Proteolytic enzymes have been found to have anti-inflammatory effects because they help improve overall gut health and immunity. Some research shows they can decrease pain and swelling associated with rheumatoid arthritis, increase mobility in people with osteoarthritis and fight infections by controlling inflammatory responses. Doses vary depending on the kind of enzymes, but recommendations are usually around 500 milligrams to 2,000 milligrams taken three times a day between meals.
5. Consume Ginger and Turmeric
Ginger contains chemicals that may have analgesic and anti-inflammatory effects on the body. In research studies, ginger has been shown to lessen pain associated with arthritis and improve overall digestive/gut health.† A 2005 report published in the Journal of Medicinal Foods stated that ginger extract derived from Zingiber officinale and Alpina galanga plant species inhibits the induction of several genes involved in the inflammatory response. These include genes encoding cytokines, chemokines and the inducible enzyme cyclooxygenase.

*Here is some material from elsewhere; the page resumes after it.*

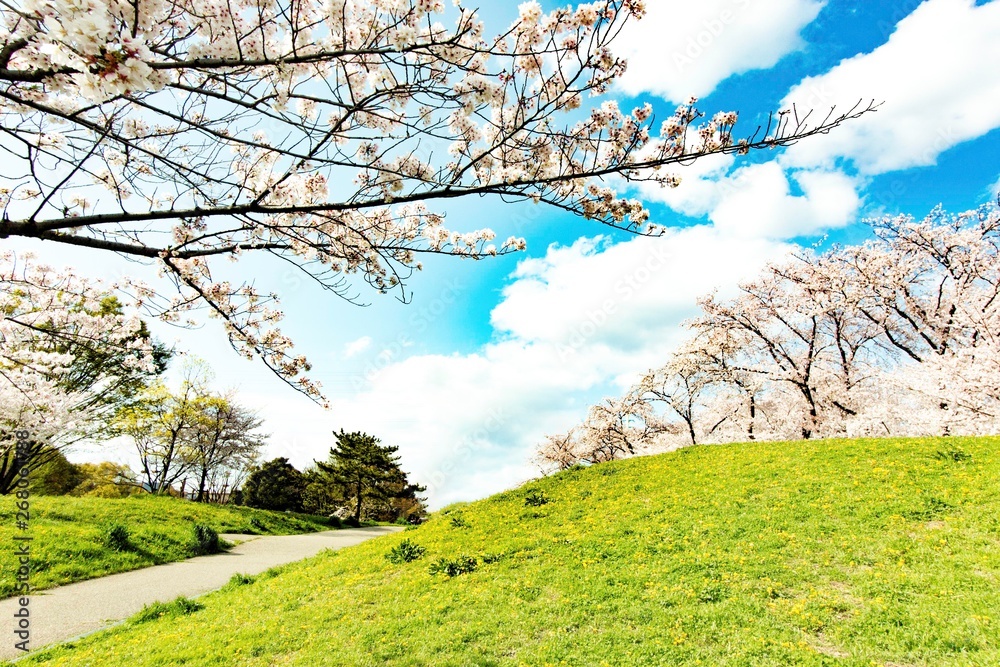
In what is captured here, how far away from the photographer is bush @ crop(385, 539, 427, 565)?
8.86 metres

More than 100 active components have been isolated from turmeric, including special substances found in turmeric’s volatile oils called turmerone, curcumin, demethoxycurcumin, 5′-methoxycurcumin and dihydrocurcumin. The most active ingredient in turmeric is considered to be curcumin, which is known to be one of the most powerful natural anti-inflammatories there is. The potential anti-arthritic effects of turmeric include inhibition of joint inflammation, reduction in edema and/or swelling and slowed periarticular joint destruction.

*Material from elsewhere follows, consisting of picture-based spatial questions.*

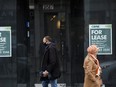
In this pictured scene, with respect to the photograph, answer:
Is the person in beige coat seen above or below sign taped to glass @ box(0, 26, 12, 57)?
below

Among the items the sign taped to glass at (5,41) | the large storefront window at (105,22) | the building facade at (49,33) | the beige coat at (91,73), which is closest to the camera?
the beige coat at (91,73)

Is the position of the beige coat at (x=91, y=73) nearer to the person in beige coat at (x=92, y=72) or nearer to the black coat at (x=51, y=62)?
the person in beige coat at (x=92, y=72)

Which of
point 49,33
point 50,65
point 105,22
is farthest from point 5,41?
point 105,22

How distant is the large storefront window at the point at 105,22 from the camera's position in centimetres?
1422

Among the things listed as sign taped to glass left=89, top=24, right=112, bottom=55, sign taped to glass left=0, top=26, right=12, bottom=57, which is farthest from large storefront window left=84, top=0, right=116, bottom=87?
sign taped to glass left=0, top=26, right=12, bottom=57

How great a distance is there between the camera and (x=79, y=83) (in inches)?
595

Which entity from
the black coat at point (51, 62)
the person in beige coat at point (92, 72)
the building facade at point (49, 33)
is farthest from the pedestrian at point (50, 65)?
the building facade at point (49, 33)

Turmeric has been researched in dozens of studies, many investigating its painkilling effects in relation to inflammatory conditions. One study conducted by Nirmala Medical Centre in India investigated the effects of turmeric supplements given to rheumatoid arthritis patients compared to use of conventional arthritis drugs (diclofenac sodium) or a combination of both together. The curcumin group showed the highest percentage of improvements overall, significantly better than the patients in the diclofenac sodium groups, and with practically no negative side effects.